# The task
Give the line containing "[camera-trap image, curated labels]" again, exactly, along with all later lines of the entries, through the last one.

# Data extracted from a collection
--- START ---

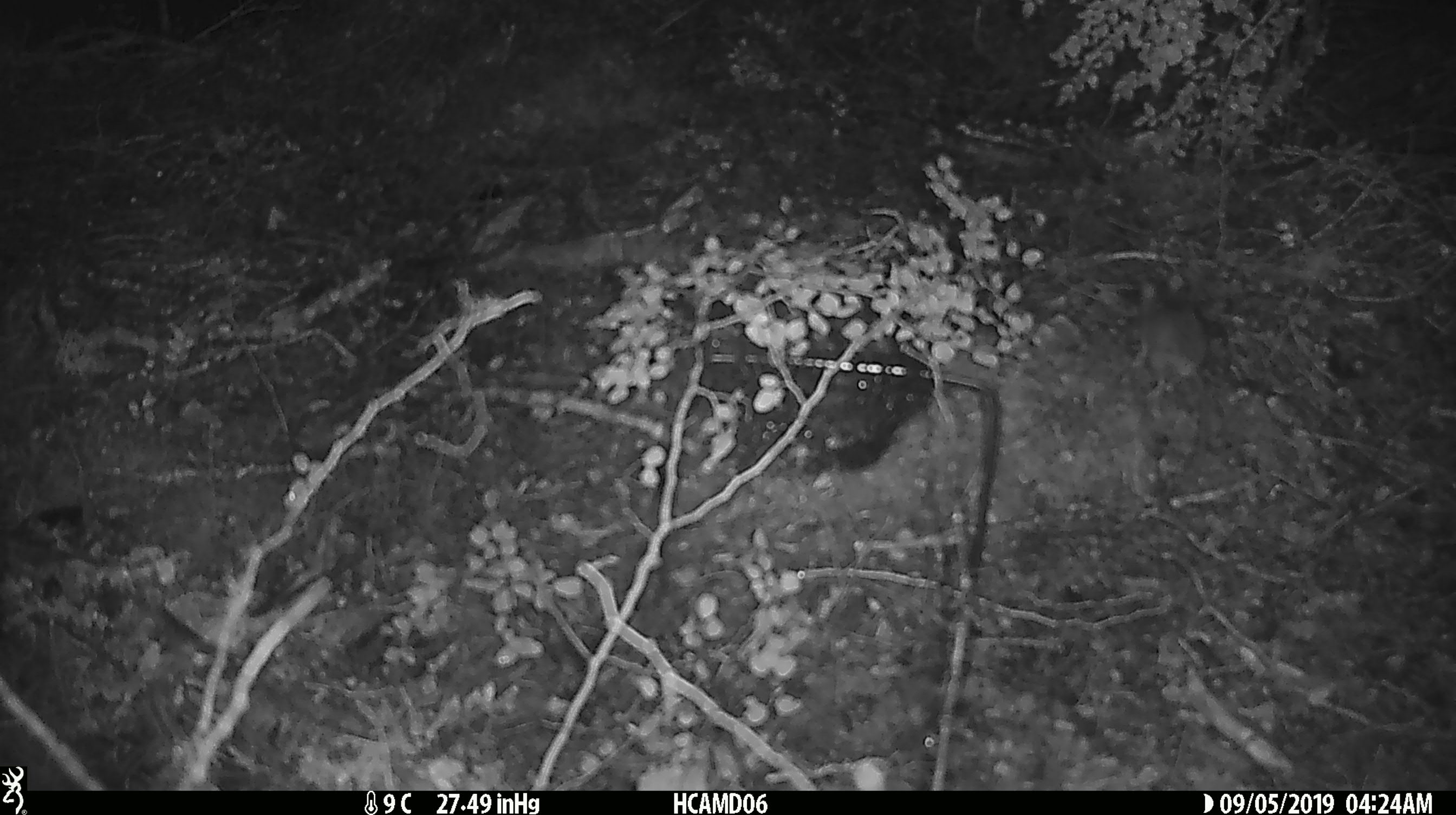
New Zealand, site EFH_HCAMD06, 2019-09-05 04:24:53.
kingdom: Animalia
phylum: Chordata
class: Mammalia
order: Rodentia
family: Muridae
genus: Mus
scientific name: Mus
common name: mouse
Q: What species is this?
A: Mouse (Mus).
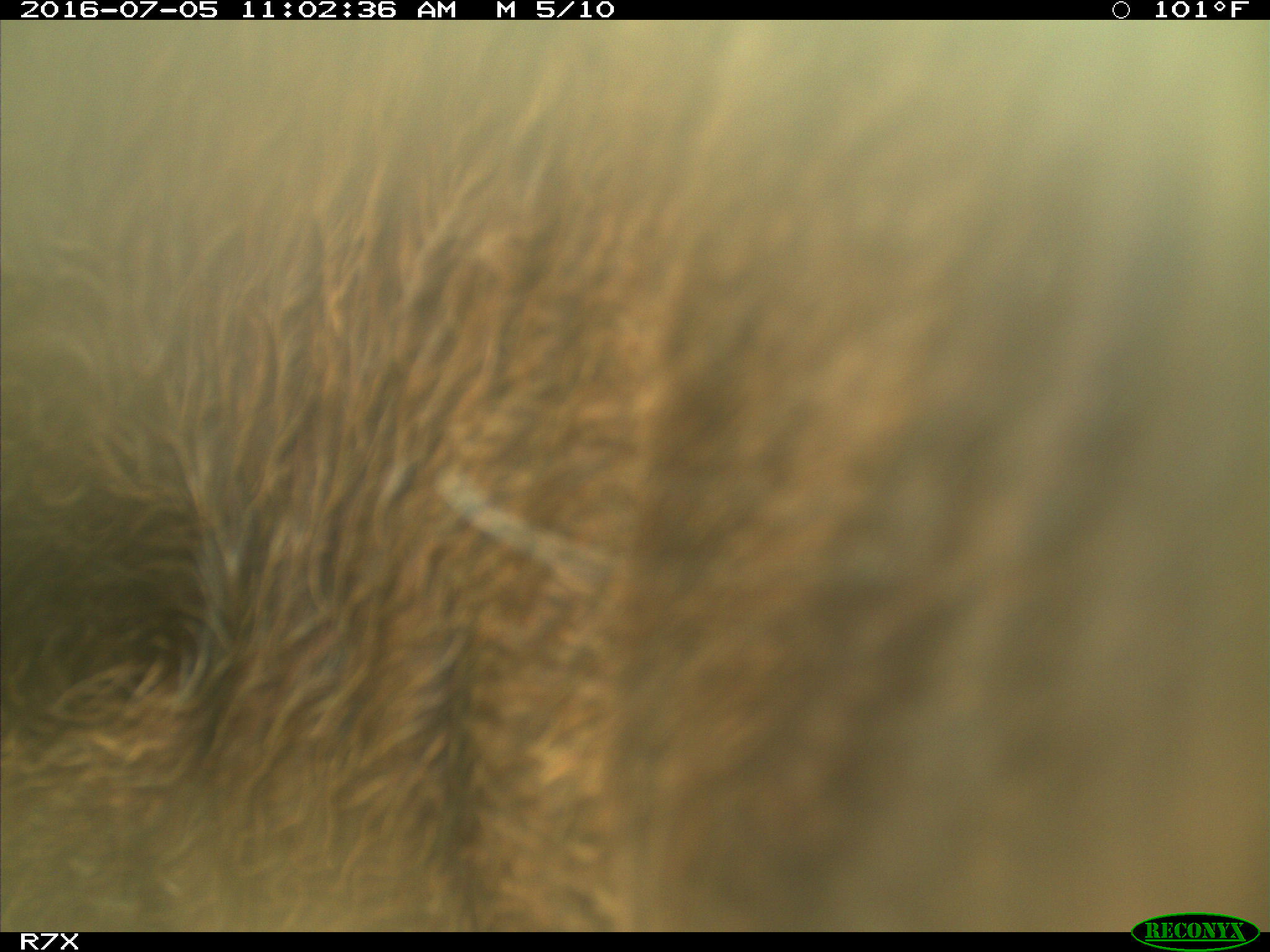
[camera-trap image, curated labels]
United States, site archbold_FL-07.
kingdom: Animalia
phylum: Chordata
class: Mammalia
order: Artiodactyla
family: Bovidae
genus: Bos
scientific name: Bos taurus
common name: domestic cow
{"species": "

--- END ---

# Problem solution
[camera-trap image, curated labels]
United States, site archbold_FL-07.
kingdom: Animalia
phylum: Chordata
class: Mammalia
order: Artiodactyla
family: Bovidae
genus: Bos
scientific name: Bos taurus
common name: domestic cow
{"species": "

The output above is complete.